De mondelinge behandeling achter gesloten deuren heeft plaatsgevonden op 8 februari 2022.
Gehoord zijn de moeder bijgestaan door haar advocaat, [de vader] en de bijzondere curator.
1.3.
Mr. Karami is met bericht van verhindering niet verschenen.
De Raad en het openbaar ministerie zijn, hoewel daartoe opgeroepen, niet verschenen.
1.4.
Tijdens de mondelinge behandeling heeft de bijzondere curator een mailwisseling van juli /augustus 2021 overgelegd tussen de bijzondere curator en Jeugdbescherming Regio Amsterdam.

2.De vaststaande feiten

2.1.
De moeder en [naam] alias [alias 1] alias [alias 2] ,
hierna te noemen [naam] , hebben van 2011 tot 2016 een affectieve relatie met elkaar gehad.
2.2.
Uit de moeder zijn geboren:
- [minderjarige 1] , geboren [geboortedatum 1] 2014 te [geboorteplaats 1] , Groot Brittannië, en
- [minderjarige 2] , geboren op [geboortedatum 2] 2016 te [geboorteplaats 2] (hierna: [minderjarige 2] ).
2.3.
De moeder en [de vader] (hierna: [de vader] ) hebben van 2016 tot 2018 een relatie met elkaar gehad. Uit deze relatie is op [geboortedatum 3] 2018 te [geboorteplaats 2] uit de moeder geboren:
[minderjarige 3].
2.4.
[de vader] heeft [minderjarige 3] en [minderjarige 2] erkend op 20 maart 2018 te Amsterdam.
De moeder en [de vader] zijn sinds 22 maart 2018 belast met de uitoefening van het gezag over [minderjarige 2] .
2.5.
Op verzoek van de Raad zijn deze drie kinderen op 1 augustus 2019 onder toezicht gesteld en uit huis geplaatst, eerst binnen het netwerk, maar na een incident in een neutraal pleeggezin.
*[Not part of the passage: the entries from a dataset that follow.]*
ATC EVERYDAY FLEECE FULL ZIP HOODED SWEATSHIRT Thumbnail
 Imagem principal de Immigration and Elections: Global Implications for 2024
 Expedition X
Deze kinderbeschermingsmaatregelen zijn nog steeds van kracht.
2.6.
De moeder is in oktober 2019 gearresteerd op verdenking van terrorisme. Zij is op 30 juni 2021 veroordeeld tot 6 jaar cel en tbs met dwangverpleging.
2.6.
[de vader] heeft de Nederlandse nationaliteit. Op de erkenning door [de vader] is het Nederlandse recht toegepast. De moeder heeft de Marokkaanse en (vermoedelijk) de Nederlandse nationaliteit. De nationaliteit van [naam] is niet bekend.

3.Het verzoek, het verweer en het zelfstandig verzoek

3.1.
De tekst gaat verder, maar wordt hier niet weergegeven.